For years, the New York Police Department’s annual pre-High Holy Days security meeting had become little more than a big coffee klatch.
With crime down and bias crimes reduced, the gathering became better known as a chance for Jewish leaders from all walks of life and all parts of the city to renew acquaintances and trade stories with each other and police brass.
Since the drill was the same every year, discussion about security became routine.
Then came Sept. 11, 2001.
Which made this year’s meeting more serious than it has been for a long time.
"These meetings go way back," Chief of Department Joseph Esposito told several hundred Jewish leaders and police officials gathered Monday in the auditorium at One Police Plaza.
"Years ago we clearly had a need for them … to ensure a happy and safe holiday. But it became coffee klatches, more a meeting of friends than a meeting of purpose. Unfortunately things changed, the world changed, and it will never be the same again."
With those words, Esposito announced an "aggressive agenda" that included a 15-minute video presentation on counterterrorism.
Underscoring the seriousness was the attendance of Gov. George Pataki, who is running for re-election, and Police Commissioner Raymond Kelly, in his second tour of duty as the city’s top cop. Mayor Michael Bloomberg did not attend.
"We are in a heightened state of alert," said Pataki, flanked by his director of public security, John Scanlon. "There are those still out there who want to take away our freedom.
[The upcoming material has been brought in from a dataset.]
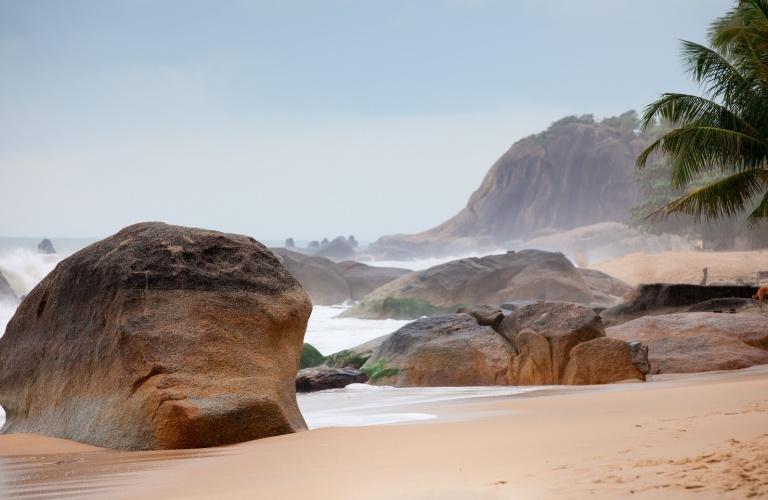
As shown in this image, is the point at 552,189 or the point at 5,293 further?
the point at 552,189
We are going to do everything in our power to make sure there are no incidents this year."
Pataki noted there were no High Holy Days incidents last year, despite the "unspeakable horror" of 9-11.
With several major events needing a huge police presence at about the same time (notably the U.S. Open and a special session of Congress) Pataki said he would make the National Guard available to the city if necessary to bolster police coverage.
But Kelly said later he wouldn’t need the Guardsmen. He said extra cops will patrol synagogues during Rosh HaShanah, which begins at sundown Sept. 6, and Yom Kippur, which starts at sundown Sept. 15.
Manny Behar, executive director of the Queens Jewish Community Council, expressed concern about the possible drain on police manpower because of all the events. Queens is hosting the U.S. Open, at the National Tennis Center in Flushing.
"I hope we have enough police presence," said Behar.
The crux of the meeting, coordinated with the help of the Jewish Community Relations Council of New York, was a video discussing terrorism and how citizens can help law enforcement in identifying potential incidents.
Police officials were given a "training guide" outlining the days and times of synagogue services and providing directives on how to deal with Jews and their observances.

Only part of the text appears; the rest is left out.